The function is a bit lengthy so we are not going to post it here, but you can find it in our Github.

Load Goespatial datafiles

We now load the necessary map data using the map_data() function. We specifically filter the data to focus on Ghana by specifying the region as “Ghana”. Next, we obtain the administrative boundaries data for Ghana. In the commented line of code, there is an alternative method using the raster::getData() function, which allows you to retrieve the country map based on the standard 2-letter country codes directly from the UC Davis server. However be advised that this server is often down, so we like to download the .rds file and then source it locally using the readRDS() function to read the administrative boundaries data directly from a file named “gadm36_GHA_0_sp.rds”. This file contains spatial information for the national boundaries of Ghana, and is used by the displace() function to ensure that jittered points don’t go beyond the national boundaries. This procedure can be specified at lower administrative levels if necessary by downloading the requisite .rds file.

countrymap <- map_data("world") %>% filter(region=="Ghana")  #!!! Select correct country
#admin <- raster::getData("GADM", country="GH", level=0) #!!! Select correct country map using standard 2-letter country codes: https://en.wikipedia.org/wiki/ISO_3166-1_alpha-2
admin <- readRDS(file="gadm36_GHA_0_sp.rds")

Run displacement procedure

Finally, we specify the relevant variables by creating a vector named gps.vars with the column names “lon” and “lat”. It’s important to keep in mind that longitude should always come first, followed by latitude. We then call the displace() function, passing the gps.vars vector, along with other arguments. The displace() function performs a geographic displacement procedure on the GPS data.

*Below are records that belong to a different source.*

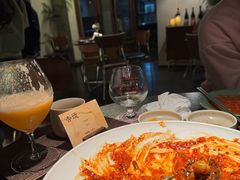-Fuzzy Bistro 浮几韩餐·茶酒馆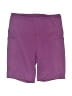 Danskin Purple Athletic Shorts Size S - photo 1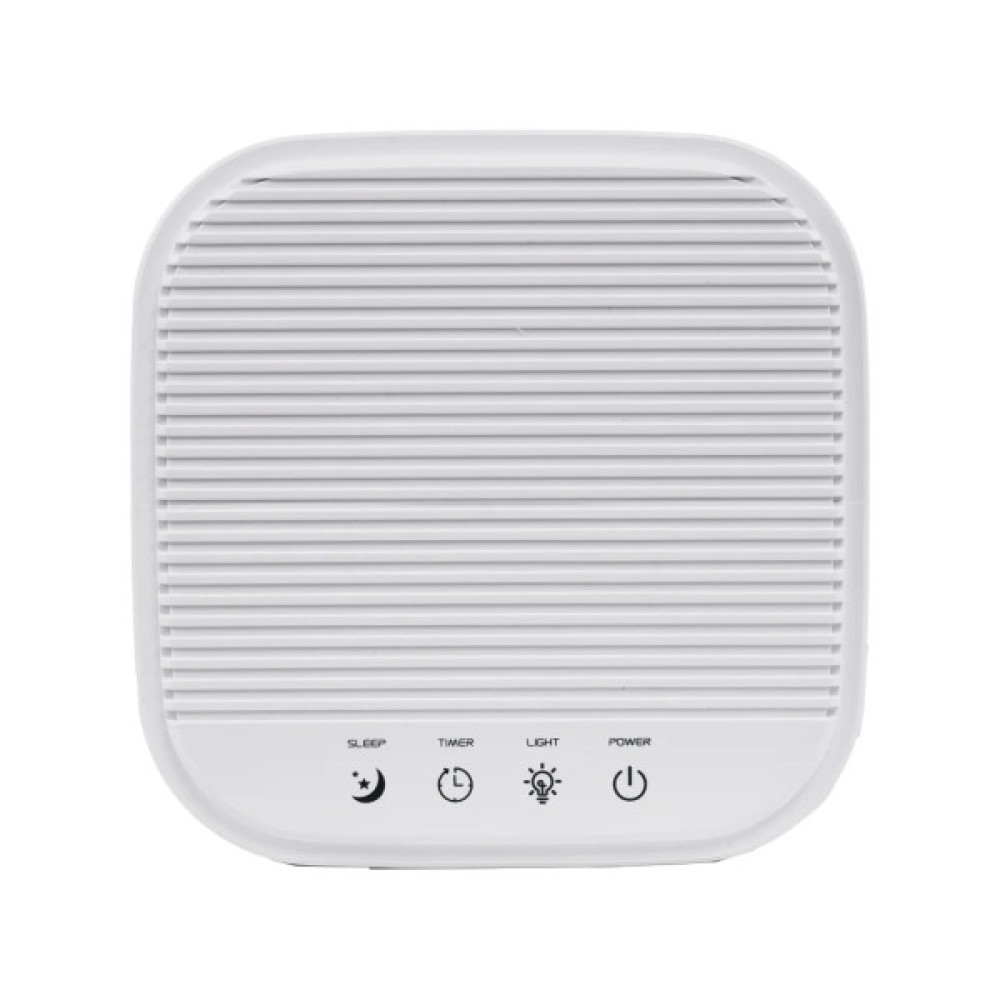 Осушувач повітря Hyundai HDSH003UA 350мл.на добу, 25м.кв, 22,5Вт, дисплей, ел.кер-ня, таймер (HDSH003UA)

It takes the administrative boundaries data, stored in the admin variable, as well as the number of samples to generate (samp_num) and the number of points to randomly generate around each GPS coordinate (other_num).

Executing this code may take a few minutes to complete, as the displacement procedure involves multiple steps. It processes the GPS data and generates a new dataset named mydata with the displaced GPS points.

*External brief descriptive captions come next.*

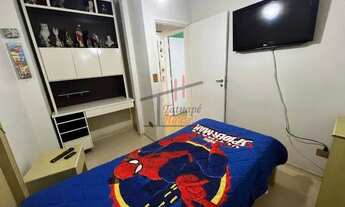 Imagem 4: Apartamento 3 quartos a venda mobiliado Tatuape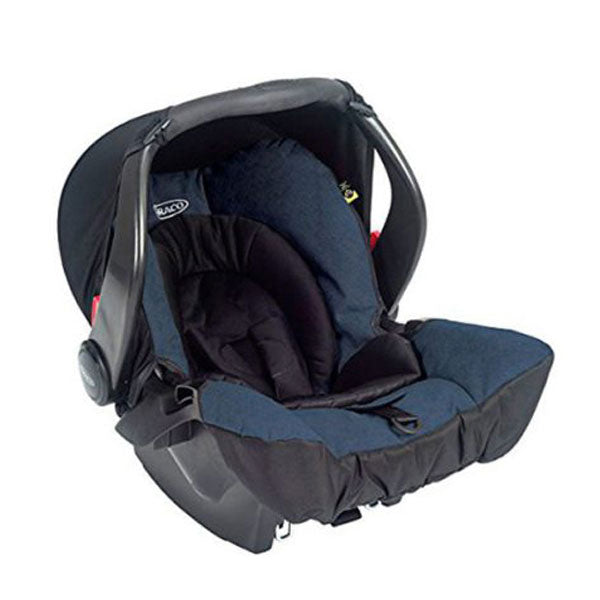 Graco Lightweight Soft Baby Carry Cot Car Seat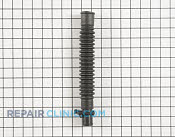 Tub to Pump Hose - Part # 1872540 Mfg Part # W10215091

gps.vars <- c("lon", "lat") # !!!Include relevant variables, always longitude first, latitude second.
mydata <- displace(gps.vars, admin=admin, samp_num=1, other_num=100000) # May take a few minutes to process.

[1] “Summary Long/Lat statistics before displacement”

lon lat

Min. :-1.97907 Min. :6.001

1st Qu.:-1.38781 1st Qu.:6.491

Median :-1.00017 Median :6.933

Mean :-0.97155 Mean :6.997

3rd Qu.:-0.57727 3rd Qu.:7.511

Max. :-0.02872 Max. :7.989

The displaced GPS points are shown below in red, with their original location in black.

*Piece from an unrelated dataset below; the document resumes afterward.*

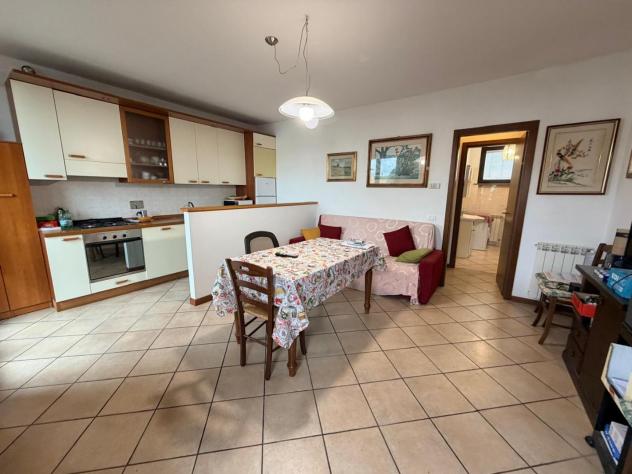 Appartamento in vendita a Ponte All'abate - Pescia 55 mq Rif: 1390504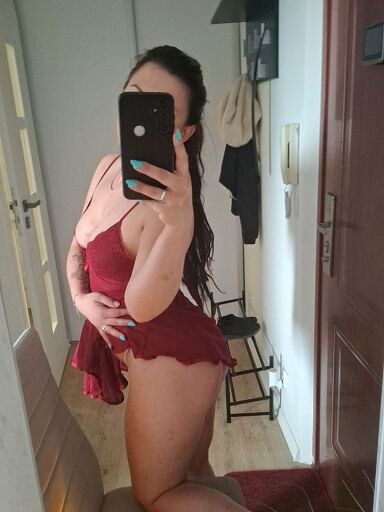 Maťka Nuru, Spišská Nová Ves, 25 rokov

A closer detail is shown below. As you can see, the displacement is relatively minor, preserving most of the analytical advantages of the GPS data, while introducing enough uncertainty in the original location of the interview to minimize the risk of re-identification.

“Summary Long/Lat statistics after displacement”
lon                lat
Min.   :-1.98104   Min.   :5.995
1st Qu.:-1.40776   1st Qu.:6.506
Median :-1.01086   Median :6.926
Mean   :-0.97139   Mean   :6.996
3rd Qu.:-0.56935   3rd Qu.:7.524
Max.   : 0.01255   Max.   :8.003
“Processing time = 59 seconds”

So remember, when dealing with GPS data along with other sensitive information, better jitter it! This procedure can be useful in various applications where preserving the confidentiality of geospatial data is necessary.

Please note that the code provided in the blog post might require additional modifications or refinements depending on specific use cases and data requirements. It is always recommended to carefully review and adapt the code to fit your specific needs.